Mars once had rivers and ponds but the water evaporated about three billion years ago. Nobody knows why this happened and a new study by University of Chicago scientists has provided unusual answers to the wet-to-dry transition.
Earlier, many scientists had assumed that losing carbon dioxide from the atmosphere, which helped to keep Mars warm, caused the trouble. But the new findings, published in Science Advances, suggest that the change was caused by the loss of some “other important ingredient” that maintained the planet warm enough for running water. But we still don’t know what it is, according to the University of Chicago.
As per the latest study, titled “Changing spatial distribution of water flow charts major change in Mars’s greenhouse effect”, Mars’ atmosphere today is so thin that it is close to the triple point of water, so lakes on early Mars probably formed under a thicker atmosphere. Carbon dioxide (CO2) is, in the modern inner solar system, a key greenhouse gas for regulating climate change.
However, even when H2O vapour feedback is considered, additional non-CO2 warming is needed to warm early Mars enough for rivers. Therefore, changes in non-CO2 radiative forcing are an alternative explanation for Mars’ wet-to-dry transition. The relative importance of these two mechanisms has not been investigated, so the prevailing explanation of the wet-to-dry transition remains untested, it added.
The researchers reconstructed the history of Mars’ greenhouse effect using geologic proxies for past river activity that time-resolve Mars’ desertification. They also compared the proxy data to a climate model to retrieve changes in the greenhouse effect and also to assess the extent to which the changes were the result of changes in CO2 radiative forcing versus non-CO2 radiative forcing.
“People have put forward different ideas, but we’re not sure what caused the climate to change so dramatically,” said University of Chicago geophysical scientist Edwin Kite.
“We’d really like to understand, especially because it’s the only planet we definitely know changed from habitable to uninhabitable,” he added.
Kite and his collaborators ran many different combinations of various factors in their simulations, looking for conditions that could cause the planet to be warm enough for at least some liquid water to exist in rivers for more than billion years — but then abruptly lose it. But as they compared different simulations, they saw something surprising.
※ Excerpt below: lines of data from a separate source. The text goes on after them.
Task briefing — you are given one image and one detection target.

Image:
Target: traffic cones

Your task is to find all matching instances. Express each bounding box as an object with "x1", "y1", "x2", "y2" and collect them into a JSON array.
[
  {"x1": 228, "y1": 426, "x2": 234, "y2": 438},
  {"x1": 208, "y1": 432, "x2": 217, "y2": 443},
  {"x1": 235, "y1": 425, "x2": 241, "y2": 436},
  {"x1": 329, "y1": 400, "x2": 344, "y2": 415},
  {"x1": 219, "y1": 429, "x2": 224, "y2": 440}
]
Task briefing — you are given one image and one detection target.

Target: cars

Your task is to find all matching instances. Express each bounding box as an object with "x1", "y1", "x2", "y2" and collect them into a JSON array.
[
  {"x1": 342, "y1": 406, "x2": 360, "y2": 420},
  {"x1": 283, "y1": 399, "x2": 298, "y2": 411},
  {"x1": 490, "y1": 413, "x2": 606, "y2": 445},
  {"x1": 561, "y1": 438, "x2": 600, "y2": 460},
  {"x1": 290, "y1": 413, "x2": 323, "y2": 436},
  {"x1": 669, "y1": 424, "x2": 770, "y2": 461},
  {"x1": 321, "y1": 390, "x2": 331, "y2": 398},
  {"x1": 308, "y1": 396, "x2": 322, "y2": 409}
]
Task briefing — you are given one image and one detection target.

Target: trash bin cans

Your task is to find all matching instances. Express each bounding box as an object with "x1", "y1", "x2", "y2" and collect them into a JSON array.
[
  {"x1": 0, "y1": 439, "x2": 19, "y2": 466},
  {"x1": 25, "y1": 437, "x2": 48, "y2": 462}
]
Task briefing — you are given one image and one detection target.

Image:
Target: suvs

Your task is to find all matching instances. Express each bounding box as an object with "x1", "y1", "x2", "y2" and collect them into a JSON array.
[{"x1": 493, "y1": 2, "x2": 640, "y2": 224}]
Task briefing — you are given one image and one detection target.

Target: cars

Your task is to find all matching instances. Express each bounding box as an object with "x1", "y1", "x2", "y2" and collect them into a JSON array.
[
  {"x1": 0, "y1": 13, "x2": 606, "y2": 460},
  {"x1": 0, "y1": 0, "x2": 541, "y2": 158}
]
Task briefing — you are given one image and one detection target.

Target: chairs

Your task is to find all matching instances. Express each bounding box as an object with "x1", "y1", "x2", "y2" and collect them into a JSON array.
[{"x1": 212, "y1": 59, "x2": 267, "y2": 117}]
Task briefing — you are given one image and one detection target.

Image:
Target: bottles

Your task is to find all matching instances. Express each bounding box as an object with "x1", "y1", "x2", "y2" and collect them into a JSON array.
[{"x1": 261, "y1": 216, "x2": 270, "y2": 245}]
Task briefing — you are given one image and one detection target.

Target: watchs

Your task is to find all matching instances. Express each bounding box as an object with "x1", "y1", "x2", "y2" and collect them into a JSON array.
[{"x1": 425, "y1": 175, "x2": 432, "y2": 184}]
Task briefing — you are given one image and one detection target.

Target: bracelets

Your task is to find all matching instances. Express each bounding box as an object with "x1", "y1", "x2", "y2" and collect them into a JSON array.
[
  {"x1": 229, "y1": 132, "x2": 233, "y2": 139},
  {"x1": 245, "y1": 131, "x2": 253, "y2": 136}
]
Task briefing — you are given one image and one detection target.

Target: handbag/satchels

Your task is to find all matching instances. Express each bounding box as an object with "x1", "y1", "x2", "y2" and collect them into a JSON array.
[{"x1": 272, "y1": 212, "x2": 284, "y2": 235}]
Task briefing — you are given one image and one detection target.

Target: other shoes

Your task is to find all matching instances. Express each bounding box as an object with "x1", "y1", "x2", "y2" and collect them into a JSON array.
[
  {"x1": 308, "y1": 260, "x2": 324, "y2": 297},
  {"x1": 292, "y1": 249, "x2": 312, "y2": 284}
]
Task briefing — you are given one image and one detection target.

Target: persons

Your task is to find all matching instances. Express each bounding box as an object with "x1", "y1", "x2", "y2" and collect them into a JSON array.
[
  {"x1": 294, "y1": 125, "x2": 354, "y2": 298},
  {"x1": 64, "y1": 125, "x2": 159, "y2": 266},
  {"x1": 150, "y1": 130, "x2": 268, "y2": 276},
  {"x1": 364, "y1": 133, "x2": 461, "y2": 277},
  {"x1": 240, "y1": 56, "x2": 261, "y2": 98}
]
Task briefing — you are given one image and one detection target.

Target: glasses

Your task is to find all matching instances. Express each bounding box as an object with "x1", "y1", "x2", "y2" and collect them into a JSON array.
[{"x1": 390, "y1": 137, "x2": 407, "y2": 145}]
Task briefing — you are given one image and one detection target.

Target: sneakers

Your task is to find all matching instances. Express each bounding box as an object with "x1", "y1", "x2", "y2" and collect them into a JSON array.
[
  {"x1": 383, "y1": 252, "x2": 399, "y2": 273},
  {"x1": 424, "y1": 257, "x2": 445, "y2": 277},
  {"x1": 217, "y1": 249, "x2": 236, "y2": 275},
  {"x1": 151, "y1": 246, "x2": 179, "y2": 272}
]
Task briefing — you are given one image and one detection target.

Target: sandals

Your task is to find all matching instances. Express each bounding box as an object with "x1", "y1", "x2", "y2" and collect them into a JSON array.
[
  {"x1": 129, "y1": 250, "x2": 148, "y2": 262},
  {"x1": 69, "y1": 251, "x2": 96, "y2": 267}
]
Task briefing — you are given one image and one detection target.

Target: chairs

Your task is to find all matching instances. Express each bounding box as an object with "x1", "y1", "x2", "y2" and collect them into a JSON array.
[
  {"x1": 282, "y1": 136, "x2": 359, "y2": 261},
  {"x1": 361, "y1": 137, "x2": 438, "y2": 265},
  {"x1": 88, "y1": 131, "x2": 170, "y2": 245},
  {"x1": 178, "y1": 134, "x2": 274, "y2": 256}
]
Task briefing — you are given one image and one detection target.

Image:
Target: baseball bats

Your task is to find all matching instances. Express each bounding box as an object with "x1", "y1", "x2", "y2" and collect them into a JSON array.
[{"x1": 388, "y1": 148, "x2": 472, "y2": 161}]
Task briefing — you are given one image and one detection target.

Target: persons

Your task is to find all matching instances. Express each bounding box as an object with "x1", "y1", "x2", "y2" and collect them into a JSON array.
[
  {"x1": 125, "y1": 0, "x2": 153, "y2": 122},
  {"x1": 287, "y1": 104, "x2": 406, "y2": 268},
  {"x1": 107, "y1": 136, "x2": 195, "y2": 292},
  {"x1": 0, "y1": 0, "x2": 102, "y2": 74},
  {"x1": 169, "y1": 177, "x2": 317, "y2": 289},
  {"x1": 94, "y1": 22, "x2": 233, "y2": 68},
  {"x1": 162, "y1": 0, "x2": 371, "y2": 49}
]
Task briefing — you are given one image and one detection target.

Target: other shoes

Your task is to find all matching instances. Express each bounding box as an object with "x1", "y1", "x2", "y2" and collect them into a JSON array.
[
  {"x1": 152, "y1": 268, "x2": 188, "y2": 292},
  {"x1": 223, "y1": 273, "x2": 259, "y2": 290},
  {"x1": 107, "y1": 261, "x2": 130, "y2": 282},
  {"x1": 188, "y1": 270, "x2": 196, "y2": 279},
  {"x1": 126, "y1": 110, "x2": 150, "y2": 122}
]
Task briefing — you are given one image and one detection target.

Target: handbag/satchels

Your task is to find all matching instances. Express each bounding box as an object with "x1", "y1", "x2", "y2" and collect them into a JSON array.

Changing the amount of CO2 in the atmosphere didn’t change the outcome. That is, the driving force of the change didn’t seem to be carbon dioxide, according to the University of Chicago.
The researchers at first thought the reason for Mars drying was due to greenhouse gases.
“Carbon dioxide is a strong greenhouse gas, so it really was the leading candidate to explain the drying out of Mars. But these results suggest it’s not so simple,” said Kite, an expert on the climates of other worlds.
“We don’t know what this factor is, but we need a lot of it to have existed to explain the results. It’s really striking that we have this puzzle right next door, and yet we’re still not sure how to explain it,” added Kite.
“Mars is the only world whose surface is known to have become uninhabitable… Our results raise the possibilities that Mars had a thin atmosphere throughout the river-forming era, and that Mars became uninhabitable as the result of constant-pressure cooling. This study does not rule out the hypothesis that the end of surface habitability on Mars was ultimately driven by atmospheric decay, but suggests that loss of non-CO2 radiative forcing (not loss of CO2) played a dominant role in the changing spatial distribution of water flow,” the researchers said.